• Sales: (866) 518-YARD

Archive for March, 2009

March 30th Outage

By John Dillon | March 31st, 2009 at 4:03AM

Dear Engine Yard Customers,

As many of you know, we experienced a severe outage at our west coast data center yesterday; many of our customers were affected and experienced several hours of downtime. Our engineers became aware of the problem as soon as it occurred, and began the relevant data center escalation procedures.

Engine Yard customers rely on us to run and support their business-critical applications, and that includes relying on our selection of vendors. In this case, we have failed to meet our service level agreements with our west coast customers, and we will, of course, be providing customers with the appropriate service credits.
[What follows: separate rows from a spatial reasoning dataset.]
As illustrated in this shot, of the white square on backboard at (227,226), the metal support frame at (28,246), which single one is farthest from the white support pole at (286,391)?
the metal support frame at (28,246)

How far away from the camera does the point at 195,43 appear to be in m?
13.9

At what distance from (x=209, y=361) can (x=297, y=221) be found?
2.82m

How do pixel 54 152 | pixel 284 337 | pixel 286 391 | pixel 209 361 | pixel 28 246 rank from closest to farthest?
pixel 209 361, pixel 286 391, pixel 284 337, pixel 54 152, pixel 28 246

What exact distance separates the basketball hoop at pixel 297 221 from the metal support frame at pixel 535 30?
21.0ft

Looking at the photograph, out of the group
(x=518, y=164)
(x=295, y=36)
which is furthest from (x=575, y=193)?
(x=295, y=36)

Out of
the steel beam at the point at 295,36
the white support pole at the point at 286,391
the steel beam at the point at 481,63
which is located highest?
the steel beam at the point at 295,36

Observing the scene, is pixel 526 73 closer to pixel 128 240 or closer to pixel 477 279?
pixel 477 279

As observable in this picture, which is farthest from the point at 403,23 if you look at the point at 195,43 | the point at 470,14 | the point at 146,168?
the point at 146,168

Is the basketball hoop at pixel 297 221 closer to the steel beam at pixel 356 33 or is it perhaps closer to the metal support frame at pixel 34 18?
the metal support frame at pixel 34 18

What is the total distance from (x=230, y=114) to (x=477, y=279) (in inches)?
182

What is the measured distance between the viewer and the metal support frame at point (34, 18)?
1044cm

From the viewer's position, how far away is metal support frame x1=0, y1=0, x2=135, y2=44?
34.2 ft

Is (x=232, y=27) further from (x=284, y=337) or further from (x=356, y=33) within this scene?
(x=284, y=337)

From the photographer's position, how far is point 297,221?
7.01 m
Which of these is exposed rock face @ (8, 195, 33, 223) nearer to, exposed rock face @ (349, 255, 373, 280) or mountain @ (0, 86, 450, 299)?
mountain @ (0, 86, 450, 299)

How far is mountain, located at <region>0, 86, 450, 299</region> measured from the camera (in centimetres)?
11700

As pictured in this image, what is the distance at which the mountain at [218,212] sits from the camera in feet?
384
In the attached report, I have detailed yesterday’s issues, as well as the swift steps we are taking to ensure that this does not happen again. We sincerely apologize for this outage, but are more committed than ever to providing the level of service Engine Yard customers have come to expect.

If you have any additional inquiries, members of our technical teams are available to answer any and all questions; emails can be sent to info@engineyard.com.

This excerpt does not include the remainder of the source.